Kids complaining about what’s for dinner, or generally unappreciative about the effort that goes into it? One way to make an impact and encourage them to experiment is to get them involved in meal planning as well as meal preparation.

At the store, allow each child to pick out 2-3 vegetables and fruits that they will try during the coming week. Join them at the computer and search the internet for a recipe, then schedule it in; mark the day clearly on the calendar along with the name of the child “sponsoring” that meal. Build anticipation by letting the kids do a little decorating for the meal, be it choosing the tablecloth and dishes or making a centerpiece.

If your child reads, let him scan the ingredients and direct family members to get them. Next, let him assign tasks like measuring, chopping and stirring. If your child doesn’t read, go over the list and ask her to find each item. Approach it like a scavenger hunt then, let her have as much control in the kitchen as you can stand.

Put on some music, lay out drop cloths if you must, and get down to it. Things will likely get noisy and almost certainly messy (that’s okay – the kids can help with cleanup, too) but if you’ve had time to prepare yourself, it can also be a good deal of fun.

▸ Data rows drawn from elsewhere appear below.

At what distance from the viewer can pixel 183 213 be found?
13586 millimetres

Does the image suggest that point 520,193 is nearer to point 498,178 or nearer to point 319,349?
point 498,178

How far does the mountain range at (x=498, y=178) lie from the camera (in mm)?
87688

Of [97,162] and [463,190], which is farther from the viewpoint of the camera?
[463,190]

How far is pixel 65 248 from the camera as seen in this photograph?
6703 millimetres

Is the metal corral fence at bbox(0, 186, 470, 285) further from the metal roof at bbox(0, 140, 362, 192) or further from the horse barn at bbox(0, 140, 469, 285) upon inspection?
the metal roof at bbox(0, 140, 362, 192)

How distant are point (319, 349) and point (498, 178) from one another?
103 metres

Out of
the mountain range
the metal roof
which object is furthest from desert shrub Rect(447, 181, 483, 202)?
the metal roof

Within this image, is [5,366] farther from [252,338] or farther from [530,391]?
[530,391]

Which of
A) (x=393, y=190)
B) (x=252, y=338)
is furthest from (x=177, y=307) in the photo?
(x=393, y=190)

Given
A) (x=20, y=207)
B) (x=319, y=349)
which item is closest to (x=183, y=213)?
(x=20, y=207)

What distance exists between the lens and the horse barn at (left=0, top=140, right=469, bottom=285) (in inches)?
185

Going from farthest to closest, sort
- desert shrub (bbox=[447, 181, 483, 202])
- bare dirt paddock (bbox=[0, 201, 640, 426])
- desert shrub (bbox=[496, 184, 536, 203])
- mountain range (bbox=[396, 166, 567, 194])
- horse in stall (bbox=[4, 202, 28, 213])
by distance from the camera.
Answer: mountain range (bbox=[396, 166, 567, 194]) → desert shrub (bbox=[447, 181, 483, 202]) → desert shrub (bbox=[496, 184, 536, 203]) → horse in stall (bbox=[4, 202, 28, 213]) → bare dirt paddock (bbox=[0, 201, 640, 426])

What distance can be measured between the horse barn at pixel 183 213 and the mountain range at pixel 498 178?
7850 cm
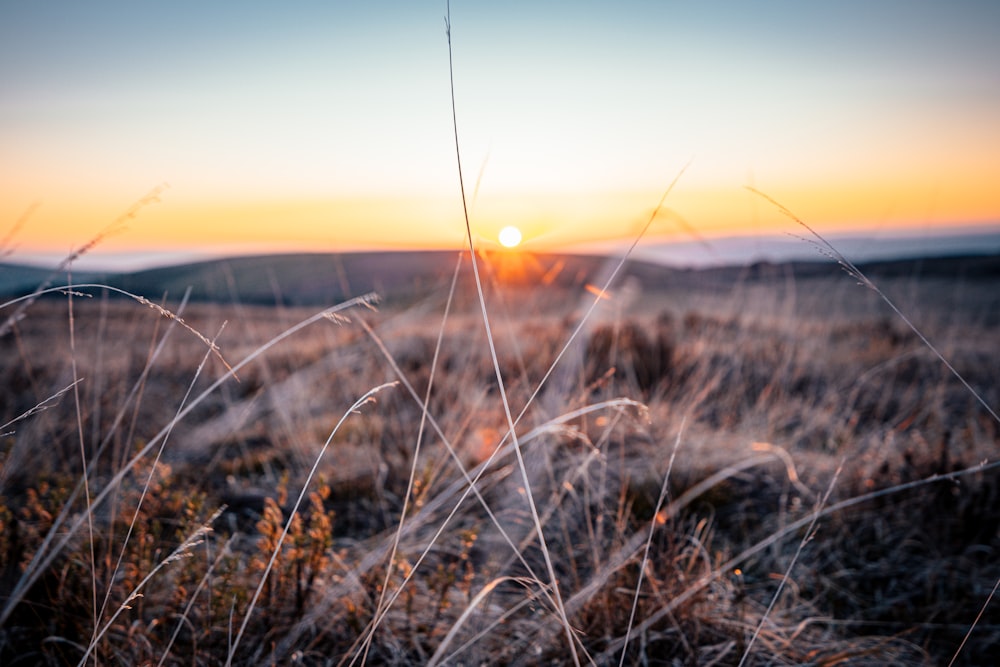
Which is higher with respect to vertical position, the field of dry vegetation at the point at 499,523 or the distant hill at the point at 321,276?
the distant hill at the point at 321,276

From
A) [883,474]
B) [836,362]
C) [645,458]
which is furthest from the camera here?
[836,362]

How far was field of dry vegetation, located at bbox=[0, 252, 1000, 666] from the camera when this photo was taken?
63.1 inches

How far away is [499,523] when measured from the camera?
242cm

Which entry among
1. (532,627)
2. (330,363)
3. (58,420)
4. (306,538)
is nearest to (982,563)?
(532,627)

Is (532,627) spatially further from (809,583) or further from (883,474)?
(883,474)

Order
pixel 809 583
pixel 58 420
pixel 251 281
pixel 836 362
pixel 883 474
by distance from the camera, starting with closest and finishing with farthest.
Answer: pixel 809 583, pixel 883 474, pixel 58 420, pixel 251 281, pixel 836 362

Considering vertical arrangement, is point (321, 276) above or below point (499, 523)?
above

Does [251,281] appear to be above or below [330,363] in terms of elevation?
above

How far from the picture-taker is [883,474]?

Most kids enjoy playing waiter so, when it’s time to serve it up, indulge them, Provide a dishtowel (for draping over one arm) and a pitcher for serving water. There is every chance that after all this, your kids will still take no more than a “no thank you” bite. But each time kids taste something new, their repertoire expands. And if they’ve been involved in the entire process, they may develop a taste for that as well. At the very least, they’ll be more appreciative.

Kids:

Want to invent your own recipe? Start with a list of things you like – pasta, cheese, broccilli, olives, etc. Then try to imagine how some of them might taste together. If it sounds good, try it (that’s what chefs do!).

Did you know:

Most kids need to sample (and probably hate) a new food item 3-4 times before developing a taste for it. So, the more often you try new foods, the sooner you’ll discover your new favorite food.